What I’ve been building: ATOM Report, post-training course, finishing my book, and ongoing research
This post is a roundup of my recent efforts that did not warrant a standalone Interconnects post, why I’m spending time on them, and what they accomplished.
1. The ATOM Report: Measuring the Open Language Model Ecosystem
https://arxiv.org/abs/2604.07190
To accompany The ATOM Project memo, arguably a manifesto, making the case for investment in open models in the U.S. – originally launched in August 2025 – we’ve released an updated technical report with our latest data, analysis, and storytelling within the open language model ecosystem. The ATOM Report is dense with the methods Florian and I use to keep track of the open ecosystem. It covers GPT-OSS’s rise, inference market share, the influence of China’s mid-tier players like Moonshot, Z.ai, & MiniMax, signs of the U.S.’s progress on open models, and much more.
In particular, the paper details our updates to the Relative Adoption Metric (RAM), which we use to evaluate the adoption of recent models in a time-varying and size-normalized manner. Here’s a sampling of recent, primarily Chinese, models on the RAM score. The RAM score is designed so that a score >1 indicates a model is, at that point in time, on track to be a top 10 most downloaded model of its size category, ever. It reduces a messy landscape to one, easily interpretable number!
We used the data to also analyze the recent Gemma 4 release, which is showing incredible early adoption numbers. We’ll stay tuned on it!
Subscribe to the (infrequent) ATOM Project Substack for more updates like this!
2. RLHF Book is done & ready for pre-order!
The goal of this book was to write the book I wished I had when I was getting started in post-training language models. This project has been on my mind for a long time. I bought the domain rlhfbook.com and started to take it more seriously on May 20th, 2024. Here we are!

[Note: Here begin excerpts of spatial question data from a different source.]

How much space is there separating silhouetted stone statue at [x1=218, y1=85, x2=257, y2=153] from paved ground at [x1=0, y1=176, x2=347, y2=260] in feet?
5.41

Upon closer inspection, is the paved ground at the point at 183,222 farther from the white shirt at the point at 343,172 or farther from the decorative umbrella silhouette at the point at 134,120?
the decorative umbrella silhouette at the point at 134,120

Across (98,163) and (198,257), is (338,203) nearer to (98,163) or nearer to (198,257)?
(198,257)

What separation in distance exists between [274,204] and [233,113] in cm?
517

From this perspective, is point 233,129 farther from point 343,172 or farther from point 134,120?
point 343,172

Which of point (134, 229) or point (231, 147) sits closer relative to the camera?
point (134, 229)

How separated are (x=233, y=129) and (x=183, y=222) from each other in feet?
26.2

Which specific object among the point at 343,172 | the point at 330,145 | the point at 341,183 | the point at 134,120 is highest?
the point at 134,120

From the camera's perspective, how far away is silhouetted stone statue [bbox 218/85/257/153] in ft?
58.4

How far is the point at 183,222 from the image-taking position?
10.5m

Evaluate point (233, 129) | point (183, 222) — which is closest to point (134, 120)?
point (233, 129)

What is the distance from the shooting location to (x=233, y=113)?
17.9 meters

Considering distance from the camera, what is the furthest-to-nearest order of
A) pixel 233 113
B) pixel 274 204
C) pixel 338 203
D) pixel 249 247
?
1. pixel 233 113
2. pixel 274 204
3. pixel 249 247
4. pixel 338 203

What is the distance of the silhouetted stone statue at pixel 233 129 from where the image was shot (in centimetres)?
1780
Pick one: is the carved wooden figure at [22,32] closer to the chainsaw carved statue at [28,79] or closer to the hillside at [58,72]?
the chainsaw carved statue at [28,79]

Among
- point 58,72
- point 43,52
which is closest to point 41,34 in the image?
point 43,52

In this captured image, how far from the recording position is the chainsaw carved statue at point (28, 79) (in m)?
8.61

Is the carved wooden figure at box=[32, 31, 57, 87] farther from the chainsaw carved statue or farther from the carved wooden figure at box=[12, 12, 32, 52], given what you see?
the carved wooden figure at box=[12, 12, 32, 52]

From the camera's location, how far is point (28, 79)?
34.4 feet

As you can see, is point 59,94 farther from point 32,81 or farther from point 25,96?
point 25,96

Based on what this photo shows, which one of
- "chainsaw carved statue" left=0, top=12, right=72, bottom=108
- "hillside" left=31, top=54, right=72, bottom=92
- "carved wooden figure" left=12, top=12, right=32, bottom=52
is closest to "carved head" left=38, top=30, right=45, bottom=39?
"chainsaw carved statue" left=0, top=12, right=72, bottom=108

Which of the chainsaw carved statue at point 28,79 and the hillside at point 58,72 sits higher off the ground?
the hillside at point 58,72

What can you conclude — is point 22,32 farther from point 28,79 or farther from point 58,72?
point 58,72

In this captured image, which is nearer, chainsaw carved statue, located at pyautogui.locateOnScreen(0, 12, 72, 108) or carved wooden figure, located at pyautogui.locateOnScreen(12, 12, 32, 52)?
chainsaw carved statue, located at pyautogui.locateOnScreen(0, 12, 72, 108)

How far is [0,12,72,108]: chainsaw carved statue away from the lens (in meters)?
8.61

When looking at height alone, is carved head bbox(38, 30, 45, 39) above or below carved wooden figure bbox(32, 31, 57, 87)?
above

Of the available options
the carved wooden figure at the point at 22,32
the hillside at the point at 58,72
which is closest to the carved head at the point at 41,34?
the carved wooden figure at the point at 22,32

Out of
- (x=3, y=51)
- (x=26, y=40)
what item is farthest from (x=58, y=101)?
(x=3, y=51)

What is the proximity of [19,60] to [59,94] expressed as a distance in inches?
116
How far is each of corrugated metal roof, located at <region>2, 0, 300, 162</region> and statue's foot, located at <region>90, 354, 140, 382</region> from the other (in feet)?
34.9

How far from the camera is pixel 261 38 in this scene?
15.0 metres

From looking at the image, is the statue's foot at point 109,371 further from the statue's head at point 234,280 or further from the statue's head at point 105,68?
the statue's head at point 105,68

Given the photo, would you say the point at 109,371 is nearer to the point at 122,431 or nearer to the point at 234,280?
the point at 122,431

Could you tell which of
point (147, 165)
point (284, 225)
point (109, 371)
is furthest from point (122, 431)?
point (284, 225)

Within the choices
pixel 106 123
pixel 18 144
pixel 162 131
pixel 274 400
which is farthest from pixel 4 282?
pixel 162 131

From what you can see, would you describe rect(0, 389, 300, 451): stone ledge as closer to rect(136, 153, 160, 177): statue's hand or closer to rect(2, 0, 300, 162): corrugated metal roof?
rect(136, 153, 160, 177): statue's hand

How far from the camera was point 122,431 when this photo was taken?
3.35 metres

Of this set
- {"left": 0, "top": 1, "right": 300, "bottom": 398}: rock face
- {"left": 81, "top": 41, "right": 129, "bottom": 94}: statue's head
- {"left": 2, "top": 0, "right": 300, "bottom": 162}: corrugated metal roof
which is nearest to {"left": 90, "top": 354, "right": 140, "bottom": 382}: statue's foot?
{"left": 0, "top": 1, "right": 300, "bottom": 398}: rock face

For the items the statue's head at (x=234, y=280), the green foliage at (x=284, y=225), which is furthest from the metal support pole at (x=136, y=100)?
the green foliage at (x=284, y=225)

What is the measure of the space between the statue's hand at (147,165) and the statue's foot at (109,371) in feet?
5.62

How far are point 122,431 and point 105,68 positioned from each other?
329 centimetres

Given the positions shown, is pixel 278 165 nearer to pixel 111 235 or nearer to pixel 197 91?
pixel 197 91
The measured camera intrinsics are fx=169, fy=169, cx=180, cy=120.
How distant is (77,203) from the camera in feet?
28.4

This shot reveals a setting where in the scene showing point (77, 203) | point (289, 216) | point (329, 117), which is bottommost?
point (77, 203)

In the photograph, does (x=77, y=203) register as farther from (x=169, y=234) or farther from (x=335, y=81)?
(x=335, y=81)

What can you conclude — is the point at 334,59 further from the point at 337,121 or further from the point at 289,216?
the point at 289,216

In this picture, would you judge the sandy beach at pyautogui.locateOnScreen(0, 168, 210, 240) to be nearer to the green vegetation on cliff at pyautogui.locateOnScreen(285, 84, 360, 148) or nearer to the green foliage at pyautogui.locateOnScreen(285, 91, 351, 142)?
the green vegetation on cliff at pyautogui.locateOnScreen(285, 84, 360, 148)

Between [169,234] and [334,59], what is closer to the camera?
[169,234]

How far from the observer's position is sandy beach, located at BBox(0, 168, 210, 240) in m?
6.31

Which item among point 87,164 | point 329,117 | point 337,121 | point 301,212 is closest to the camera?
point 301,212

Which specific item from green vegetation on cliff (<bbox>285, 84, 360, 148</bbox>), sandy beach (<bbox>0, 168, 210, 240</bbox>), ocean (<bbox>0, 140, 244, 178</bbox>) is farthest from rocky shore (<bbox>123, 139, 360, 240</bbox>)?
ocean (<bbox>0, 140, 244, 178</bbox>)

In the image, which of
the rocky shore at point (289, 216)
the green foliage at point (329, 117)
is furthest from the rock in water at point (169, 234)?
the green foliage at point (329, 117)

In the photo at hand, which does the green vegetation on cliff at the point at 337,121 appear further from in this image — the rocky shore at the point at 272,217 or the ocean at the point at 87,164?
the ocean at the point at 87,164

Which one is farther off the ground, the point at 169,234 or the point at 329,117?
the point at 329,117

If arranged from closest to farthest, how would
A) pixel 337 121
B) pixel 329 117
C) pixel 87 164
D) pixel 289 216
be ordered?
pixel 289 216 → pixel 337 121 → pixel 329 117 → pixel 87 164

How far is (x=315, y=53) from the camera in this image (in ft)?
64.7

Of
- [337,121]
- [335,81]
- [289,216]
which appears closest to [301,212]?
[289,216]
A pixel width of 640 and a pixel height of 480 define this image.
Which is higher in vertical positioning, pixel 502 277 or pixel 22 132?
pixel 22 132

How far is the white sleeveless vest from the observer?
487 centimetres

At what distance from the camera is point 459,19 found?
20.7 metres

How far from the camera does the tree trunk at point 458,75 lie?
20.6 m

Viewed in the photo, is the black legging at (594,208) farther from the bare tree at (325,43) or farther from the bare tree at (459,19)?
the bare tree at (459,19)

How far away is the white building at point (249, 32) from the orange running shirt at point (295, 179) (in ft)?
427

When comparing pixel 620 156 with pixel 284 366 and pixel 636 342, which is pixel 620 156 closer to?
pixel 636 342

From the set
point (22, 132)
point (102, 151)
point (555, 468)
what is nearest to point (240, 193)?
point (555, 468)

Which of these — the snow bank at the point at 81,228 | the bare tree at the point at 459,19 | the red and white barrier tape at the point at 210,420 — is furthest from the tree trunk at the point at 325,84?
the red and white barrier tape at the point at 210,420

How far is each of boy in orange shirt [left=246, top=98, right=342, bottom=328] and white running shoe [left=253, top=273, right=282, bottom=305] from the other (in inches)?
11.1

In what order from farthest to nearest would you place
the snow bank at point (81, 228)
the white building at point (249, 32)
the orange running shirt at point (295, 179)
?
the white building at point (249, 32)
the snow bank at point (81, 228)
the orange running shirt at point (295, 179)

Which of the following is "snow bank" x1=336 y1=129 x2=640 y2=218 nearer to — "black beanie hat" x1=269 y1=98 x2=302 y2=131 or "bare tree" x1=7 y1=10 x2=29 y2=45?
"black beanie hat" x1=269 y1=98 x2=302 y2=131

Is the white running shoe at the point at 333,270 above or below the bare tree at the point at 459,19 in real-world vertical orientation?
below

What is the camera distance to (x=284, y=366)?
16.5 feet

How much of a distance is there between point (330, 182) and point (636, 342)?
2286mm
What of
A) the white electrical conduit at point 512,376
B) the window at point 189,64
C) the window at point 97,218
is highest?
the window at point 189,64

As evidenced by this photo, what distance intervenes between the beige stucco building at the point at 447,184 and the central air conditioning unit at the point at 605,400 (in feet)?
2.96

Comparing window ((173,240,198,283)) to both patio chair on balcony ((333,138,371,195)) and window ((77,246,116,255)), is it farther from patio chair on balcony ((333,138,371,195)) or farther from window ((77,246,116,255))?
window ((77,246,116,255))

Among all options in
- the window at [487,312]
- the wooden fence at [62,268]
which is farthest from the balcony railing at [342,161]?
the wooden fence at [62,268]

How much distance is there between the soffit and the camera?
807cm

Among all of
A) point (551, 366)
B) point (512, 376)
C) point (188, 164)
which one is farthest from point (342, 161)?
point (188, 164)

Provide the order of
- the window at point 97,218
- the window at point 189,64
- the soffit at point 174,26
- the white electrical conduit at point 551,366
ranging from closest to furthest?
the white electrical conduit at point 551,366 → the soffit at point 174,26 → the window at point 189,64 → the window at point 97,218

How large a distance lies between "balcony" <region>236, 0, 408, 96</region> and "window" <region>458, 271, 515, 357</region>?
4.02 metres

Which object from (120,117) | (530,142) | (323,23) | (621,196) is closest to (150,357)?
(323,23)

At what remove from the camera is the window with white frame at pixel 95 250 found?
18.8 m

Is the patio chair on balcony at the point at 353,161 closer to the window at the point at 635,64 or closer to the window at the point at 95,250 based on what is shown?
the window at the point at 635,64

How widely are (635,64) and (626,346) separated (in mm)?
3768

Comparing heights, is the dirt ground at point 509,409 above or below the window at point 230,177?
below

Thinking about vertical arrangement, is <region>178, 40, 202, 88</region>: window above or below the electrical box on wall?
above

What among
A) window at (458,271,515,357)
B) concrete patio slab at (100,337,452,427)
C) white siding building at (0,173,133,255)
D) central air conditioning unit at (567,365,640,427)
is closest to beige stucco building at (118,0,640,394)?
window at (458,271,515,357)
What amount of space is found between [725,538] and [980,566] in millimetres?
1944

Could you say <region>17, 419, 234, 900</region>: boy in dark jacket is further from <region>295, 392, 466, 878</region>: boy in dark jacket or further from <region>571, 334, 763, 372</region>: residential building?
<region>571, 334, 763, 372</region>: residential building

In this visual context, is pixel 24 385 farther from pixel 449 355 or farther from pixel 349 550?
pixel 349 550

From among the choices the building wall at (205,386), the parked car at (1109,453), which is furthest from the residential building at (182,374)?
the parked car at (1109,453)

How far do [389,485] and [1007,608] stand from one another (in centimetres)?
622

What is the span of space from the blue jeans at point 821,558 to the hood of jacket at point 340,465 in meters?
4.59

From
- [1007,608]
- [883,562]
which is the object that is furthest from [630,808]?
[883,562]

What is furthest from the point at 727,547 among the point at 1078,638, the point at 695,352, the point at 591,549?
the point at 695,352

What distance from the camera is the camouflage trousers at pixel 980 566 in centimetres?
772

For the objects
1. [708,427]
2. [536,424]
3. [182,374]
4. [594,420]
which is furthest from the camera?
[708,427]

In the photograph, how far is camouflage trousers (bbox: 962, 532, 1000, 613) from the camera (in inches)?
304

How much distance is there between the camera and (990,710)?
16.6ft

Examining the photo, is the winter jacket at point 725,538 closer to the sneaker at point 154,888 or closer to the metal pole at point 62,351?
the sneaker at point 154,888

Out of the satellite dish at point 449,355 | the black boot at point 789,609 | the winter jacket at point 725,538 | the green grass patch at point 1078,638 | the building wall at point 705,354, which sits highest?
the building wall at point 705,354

Last week, it was sent to production with the Manning team. This means content edits are done, and it’ll be sent to print in ~2 months. In the meantime, I’m spending my time developing the accompanying code and course (more on that below).
You can preorder on Amazon or Manning (currently cheaper).
3. A post-training course I’m making
The goal of my book is for it to be the central resource for people looking to transition from beginner to expert in post-training. It’s not necessarily an entry-level book, but as AI models become stronger, it needs to be a community-building effort as well. The first step I’ve made to expand the scope from just a book to a complete learning experience is building a lecture series. The lectures will be freely available on YouTube and incorporate community questions & answers (as standalone videos in between lectures).
You can watch the first batch of videos below, and subscribe on YouTube for future ones. I’m going to build on the book platform more this summer, as I develop the book codebases and host in-person events.
RLHF and Post-training Overview | RLHF Book Course, Lecture 1
RLHF Foundations, IFT, Reward Modeling, Rejection Sampling | RLHF Course Lecture 2
Understanding Policy Gradient Algorithms for RL on LLMs | RLHF Course Lecture 3
4. Recent technical research
Long-time followers of Interconnects know that this blog has its roots in explaining fundamental research in the field. This has immense value in two ways. First, as AI moves incredibly fast, far more people need to be able to parse research to make the right bets on the technology. Research is the only early warning of some big changes coming. Second, it helps uplift the careers of my collaborators – the people I spend my life with! On that note, check out two papers I had the privilege of being part of below.
https://arxiv.org/abs/2603.16759 - TurnWise: The Gap between Single- and Multi-turn Language Model Capabilities, Graf et al. 2026
This work explores the strengths of various models in multi-turn dialogue settings, how to create training data to improve it, and other quirks in post-training. My interests here have fully shifted to agents, where I see multi-turn interactions as a very important user interface problem — what information do I show to the user to solve the task as soon as possible without cutting corners?
https://arxiv.org/abs/2603.11327 - Meta-Reinforcement Learning with Self-Reflection for Agentic Search, Xiao et al. 2026
This paper frames solving hard problems with RLVR as a meta-learning problem, where context from previous attempts should be used to inform future rollouts. It’s a very obvious idea in some ways, where most of RL for LLMs is still very on-policy, but naive. The models learn from recent trials in parameters, but not in context. This research feeds into a ton of other recent work on ways that RL can be formulated to solve different forms of continual learning. Another great related paper is Learning to Discover at Test Time.
I’m off to China (and then hopefully DC) in the next couple of months to learn even more about how the world sees progress in AI. I’m excited to talk to a broader range of people than I tend to in my focused technical job. Thanks for reading, as always!